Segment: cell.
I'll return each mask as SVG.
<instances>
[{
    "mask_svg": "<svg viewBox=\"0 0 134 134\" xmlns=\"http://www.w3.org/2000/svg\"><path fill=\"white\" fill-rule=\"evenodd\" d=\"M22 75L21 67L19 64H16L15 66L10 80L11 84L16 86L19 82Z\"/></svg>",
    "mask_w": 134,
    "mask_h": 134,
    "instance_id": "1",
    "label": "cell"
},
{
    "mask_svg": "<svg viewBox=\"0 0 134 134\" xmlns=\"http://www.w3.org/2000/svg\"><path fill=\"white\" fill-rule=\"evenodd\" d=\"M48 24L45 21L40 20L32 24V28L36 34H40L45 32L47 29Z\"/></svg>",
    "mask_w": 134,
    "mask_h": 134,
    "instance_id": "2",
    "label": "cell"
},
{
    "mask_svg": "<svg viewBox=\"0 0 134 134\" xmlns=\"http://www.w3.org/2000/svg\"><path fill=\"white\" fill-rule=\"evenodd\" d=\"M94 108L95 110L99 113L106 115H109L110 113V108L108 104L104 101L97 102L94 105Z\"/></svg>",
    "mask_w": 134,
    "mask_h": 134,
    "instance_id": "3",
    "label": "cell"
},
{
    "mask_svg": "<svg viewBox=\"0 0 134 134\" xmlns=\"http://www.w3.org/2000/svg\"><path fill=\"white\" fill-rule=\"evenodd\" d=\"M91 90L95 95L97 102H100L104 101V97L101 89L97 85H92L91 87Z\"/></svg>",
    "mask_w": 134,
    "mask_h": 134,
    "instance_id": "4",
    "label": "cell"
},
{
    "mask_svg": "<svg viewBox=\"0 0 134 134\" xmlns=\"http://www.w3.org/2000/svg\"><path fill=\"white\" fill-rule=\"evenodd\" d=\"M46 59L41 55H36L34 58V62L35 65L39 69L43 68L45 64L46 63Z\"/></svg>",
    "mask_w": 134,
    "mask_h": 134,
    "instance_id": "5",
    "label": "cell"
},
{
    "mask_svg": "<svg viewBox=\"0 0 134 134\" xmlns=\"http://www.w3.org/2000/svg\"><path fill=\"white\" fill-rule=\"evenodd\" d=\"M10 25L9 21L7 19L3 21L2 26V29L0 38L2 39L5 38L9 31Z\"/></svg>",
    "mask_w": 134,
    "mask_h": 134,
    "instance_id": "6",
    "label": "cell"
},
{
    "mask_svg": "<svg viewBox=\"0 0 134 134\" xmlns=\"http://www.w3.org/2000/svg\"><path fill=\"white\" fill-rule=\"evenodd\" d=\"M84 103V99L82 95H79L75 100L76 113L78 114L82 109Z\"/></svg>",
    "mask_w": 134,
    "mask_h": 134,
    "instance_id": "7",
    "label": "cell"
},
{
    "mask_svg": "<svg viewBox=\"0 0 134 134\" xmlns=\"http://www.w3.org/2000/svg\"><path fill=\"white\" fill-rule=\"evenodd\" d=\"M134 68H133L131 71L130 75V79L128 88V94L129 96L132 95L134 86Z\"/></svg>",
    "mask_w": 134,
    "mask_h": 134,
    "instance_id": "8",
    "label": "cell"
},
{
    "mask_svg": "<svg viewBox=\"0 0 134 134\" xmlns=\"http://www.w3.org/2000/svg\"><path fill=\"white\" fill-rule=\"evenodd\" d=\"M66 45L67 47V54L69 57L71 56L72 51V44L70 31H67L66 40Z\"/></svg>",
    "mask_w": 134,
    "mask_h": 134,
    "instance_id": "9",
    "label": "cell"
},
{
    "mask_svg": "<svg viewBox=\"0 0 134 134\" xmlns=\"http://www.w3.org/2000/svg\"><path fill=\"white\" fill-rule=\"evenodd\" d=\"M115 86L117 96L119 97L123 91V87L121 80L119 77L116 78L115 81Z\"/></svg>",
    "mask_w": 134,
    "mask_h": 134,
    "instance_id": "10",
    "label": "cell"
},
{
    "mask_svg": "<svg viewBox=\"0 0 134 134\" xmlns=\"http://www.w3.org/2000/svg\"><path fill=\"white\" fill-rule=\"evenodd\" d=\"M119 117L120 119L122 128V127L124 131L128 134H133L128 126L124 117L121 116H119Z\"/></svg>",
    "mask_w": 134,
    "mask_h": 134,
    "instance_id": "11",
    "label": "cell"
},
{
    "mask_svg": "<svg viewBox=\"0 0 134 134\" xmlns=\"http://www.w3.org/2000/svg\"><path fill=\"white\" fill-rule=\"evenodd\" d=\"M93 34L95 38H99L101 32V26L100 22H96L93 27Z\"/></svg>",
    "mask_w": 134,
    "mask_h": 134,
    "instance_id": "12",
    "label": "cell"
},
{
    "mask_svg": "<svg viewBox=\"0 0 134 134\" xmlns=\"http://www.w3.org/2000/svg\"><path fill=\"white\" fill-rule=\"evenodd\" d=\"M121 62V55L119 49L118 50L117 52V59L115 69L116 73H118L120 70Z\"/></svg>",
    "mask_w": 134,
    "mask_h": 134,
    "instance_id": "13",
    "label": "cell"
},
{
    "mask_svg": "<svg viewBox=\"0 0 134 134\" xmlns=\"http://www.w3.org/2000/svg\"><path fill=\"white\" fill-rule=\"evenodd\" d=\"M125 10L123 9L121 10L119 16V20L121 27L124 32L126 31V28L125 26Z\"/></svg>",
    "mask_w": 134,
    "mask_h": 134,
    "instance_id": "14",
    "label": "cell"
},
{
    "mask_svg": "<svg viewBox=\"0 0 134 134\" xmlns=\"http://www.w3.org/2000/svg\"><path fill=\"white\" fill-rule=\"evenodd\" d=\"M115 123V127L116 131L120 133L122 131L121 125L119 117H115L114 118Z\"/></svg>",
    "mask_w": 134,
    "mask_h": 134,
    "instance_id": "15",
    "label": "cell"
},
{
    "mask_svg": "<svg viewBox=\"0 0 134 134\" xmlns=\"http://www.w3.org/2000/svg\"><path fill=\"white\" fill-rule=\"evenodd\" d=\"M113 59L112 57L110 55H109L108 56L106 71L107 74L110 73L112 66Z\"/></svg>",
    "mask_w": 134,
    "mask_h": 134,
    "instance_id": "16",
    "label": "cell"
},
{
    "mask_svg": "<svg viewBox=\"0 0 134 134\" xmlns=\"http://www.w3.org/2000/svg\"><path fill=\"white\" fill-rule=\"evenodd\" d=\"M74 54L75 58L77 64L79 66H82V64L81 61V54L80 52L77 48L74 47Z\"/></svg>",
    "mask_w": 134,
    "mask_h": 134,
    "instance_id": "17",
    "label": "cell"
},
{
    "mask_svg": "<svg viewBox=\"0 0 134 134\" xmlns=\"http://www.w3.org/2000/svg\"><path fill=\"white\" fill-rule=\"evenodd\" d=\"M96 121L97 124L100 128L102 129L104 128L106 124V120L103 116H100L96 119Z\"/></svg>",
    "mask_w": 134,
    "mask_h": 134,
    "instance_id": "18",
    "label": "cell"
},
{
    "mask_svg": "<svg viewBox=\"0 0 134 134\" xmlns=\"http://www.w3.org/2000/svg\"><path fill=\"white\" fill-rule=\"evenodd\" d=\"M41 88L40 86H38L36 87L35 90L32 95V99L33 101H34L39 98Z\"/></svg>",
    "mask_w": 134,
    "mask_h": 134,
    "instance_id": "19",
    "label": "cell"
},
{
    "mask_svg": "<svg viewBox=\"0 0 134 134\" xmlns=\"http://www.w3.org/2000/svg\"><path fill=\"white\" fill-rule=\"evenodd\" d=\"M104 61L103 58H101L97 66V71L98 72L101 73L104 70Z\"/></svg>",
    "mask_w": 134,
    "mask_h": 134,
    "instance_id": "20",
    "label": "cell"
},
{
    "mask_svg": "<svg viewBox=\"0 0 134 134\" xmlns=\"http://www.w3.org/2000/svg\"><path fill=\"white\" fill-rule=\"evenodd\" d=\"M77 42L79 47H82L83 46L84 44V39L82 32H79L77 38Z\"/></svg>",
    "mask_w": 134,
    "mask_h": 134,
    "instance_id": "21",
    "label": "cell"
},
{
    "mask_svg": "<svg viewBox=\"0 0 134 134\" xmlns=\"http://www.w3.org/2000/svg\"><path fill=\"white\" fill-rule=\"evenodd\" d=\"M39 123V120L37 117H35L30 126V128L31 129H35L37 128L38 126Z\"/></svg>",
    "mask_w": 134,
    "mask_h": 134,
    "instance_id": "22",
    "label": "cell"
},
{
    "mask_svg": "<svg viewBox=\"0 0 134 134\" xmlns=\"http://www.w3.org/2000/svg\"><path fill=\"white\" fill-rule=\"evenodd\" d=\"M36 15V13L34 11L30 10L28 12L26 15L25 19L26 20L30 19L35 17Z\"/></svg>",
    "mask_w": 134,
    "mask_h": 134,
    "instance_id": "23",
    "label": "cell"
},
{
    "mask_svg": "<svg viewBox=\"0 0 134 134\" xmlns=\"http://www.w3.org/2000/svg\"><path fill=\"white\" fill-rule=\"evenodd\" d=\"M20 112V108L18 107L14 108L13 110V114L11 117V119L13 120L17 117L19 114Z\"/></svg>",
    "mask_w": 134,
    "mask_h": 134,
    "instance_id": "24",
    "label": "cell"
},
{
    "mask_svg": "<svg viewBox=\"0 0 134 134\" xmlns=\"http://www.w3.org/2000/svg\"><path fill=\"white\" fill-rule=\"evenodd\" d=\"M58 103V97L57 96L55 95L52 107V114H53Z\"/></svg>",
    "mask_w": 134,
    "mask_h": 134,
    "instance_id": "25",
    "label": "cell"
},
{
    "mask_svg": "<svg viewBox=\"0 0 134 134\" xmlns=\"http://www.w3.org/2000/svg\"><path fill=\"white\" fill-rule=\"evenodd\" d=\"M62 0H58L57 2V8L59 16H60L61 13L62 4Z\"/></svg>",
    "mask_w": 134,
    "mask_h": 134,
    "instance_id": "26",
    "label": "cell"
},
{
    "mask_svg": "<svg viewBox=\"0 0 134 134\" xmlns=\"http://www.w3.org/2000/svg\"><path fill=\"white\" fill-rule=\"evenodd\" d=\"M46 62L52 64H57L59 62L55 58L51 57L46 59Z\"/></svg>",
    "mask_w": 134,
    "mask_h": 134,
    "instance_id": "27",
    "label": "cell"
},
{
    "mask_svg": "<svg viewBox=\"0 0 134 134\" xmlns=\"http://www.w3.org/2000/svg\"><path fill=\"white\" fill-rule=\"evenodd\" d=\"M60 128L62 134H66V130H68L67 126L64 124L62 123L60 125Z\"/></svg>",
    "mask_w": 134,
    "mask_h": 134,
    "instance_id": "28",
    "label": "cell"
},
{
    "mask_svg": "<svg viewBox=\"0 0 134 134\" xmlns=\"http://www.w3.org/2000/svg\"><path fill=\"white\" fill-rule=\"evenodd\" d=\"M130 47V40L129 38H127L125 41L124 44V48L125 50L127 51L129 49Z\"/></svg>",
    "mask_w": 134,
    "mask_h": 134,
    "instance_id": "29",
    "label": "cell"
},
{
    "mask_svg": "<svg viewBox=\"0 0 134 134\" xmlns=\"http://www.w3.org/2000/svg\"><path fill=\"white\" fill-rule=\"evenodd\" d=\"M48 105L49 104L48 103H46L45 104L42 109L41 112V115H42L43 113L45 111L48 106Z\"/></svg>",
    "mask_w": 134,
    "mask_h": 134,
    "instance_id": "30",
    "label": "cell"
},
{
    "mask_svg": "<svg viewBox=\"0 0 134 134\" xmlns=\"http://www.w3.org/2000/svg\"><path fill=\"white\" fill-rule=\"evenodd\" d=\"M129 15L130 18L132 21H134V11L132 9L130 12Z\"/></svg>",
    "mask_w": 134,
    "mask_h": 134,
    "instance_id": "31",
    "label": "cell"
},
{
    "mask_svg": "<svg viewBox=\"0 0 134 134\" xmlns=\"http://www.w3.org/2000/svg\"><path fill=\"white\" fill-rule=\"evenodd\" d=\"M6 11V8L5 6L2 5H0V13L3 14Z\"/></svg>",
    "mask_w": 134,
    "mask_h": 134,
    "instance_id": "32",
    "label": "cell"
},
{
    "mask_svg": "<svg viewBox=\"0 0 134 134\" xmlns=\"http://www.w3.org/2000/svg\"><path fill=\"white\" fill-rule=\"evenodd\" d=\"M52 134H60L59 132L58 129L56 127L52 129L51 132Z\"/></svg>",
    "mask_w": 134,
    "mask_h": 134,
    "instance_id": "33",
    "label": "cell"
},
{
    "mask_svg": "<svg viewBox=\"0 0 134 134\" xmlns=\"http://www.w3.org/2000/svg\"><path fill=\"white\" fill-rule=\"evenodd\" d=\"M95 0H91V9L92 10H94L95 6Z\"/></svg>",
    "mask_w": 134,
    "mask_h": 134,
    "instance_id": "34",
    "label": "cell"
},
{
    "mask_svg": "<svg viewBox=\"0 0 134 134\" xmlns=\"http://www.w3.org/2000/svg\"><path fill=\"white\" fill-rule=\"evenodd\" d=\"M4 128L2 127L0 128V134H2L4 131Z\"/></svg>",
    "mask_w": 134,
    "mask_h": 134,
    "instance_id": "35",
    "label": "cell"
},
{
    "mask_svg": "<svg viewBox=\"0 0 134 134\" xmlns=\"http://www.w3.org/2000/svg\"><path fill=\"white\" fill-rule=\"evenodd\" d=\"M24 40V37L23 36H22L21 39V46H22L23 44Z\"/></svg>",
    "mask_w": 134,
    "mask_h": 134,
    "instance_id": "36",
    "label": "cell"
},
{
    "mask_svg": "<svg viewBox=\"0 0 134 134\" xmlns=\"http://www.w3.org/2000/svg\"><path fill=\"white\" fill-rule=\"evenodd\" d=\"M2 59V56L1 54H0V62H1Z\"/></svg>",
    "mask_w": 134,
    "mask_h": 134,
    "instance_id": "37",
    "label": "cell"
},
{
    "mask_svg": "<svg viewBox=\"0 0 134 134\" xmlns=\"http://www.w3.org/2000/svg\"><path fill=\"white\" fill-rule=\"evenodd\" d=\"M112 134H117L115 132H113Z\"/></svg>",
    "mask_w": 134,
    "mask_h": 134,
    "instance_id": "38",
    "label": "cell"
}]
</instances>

......

Request: Copy the material exactly, from its first line through the line containing "90L95 95L97 102H100L104", including both of those lines.

Solution for this problem:
Segment: cell.
I'll return each mask as SVG.
<instances>
[{
    "mask_svg": "<svg viewBox=\"0 0 134 134\" xmlns=\"http://www.w3.org/2000/svg\"><path fill=\"white\" fill-rule=\"evenodd\" d=\"M22 75L21 67L19 64H16L15 66L10 80L11 84L16 86L19 82Z\"/></svg>",
    "mask_w": 134,
    "mask_h": 134,
    "instance_id": "1",
    "label": "cell"
},
{
    "mask_svg": "<svg viewBox=\"0 0 134 134\" xmlns=\"http://www.w3.org/2000/svg\"><path fill=\"white\" fill-rule=\"evenodd\" d=\"M48 24L45 21L40 20L32 24V28L36 34H40L45 32L47 29Z\"/></svg>",
    "mask_w": 134,
    "mask_h": 134,
    "instance_id": "2",
    "label": "cell"
},
{
    "mask_svg": "<svg viewBox=\"0 0 134 134\" xmlns=\"http://www.w3.org/2000/svg\"><path fill=\"white\" fill-rule=\"evenodd\" d=\"M94 108L95 110L99 113L106 115H109L110 113V108L108 104L104 101L97 102L94 105Z\"/></svg>",
    "mask_w": 134,
    "mask_h": 134,
    "instance_id": "3",
    "label": "cell"
},
{
    "mask_svg": "<svg viewBox=\"0 0 134 134\" xmlns=\"http://www.w3.org/2000/svg\"><path fill=\"white\" fill-rule=\"evenodd\" d=\"M91 90L95 95L97 102H100L104 101V97L101 89L97 85H92L91 87Z\"/></svg>",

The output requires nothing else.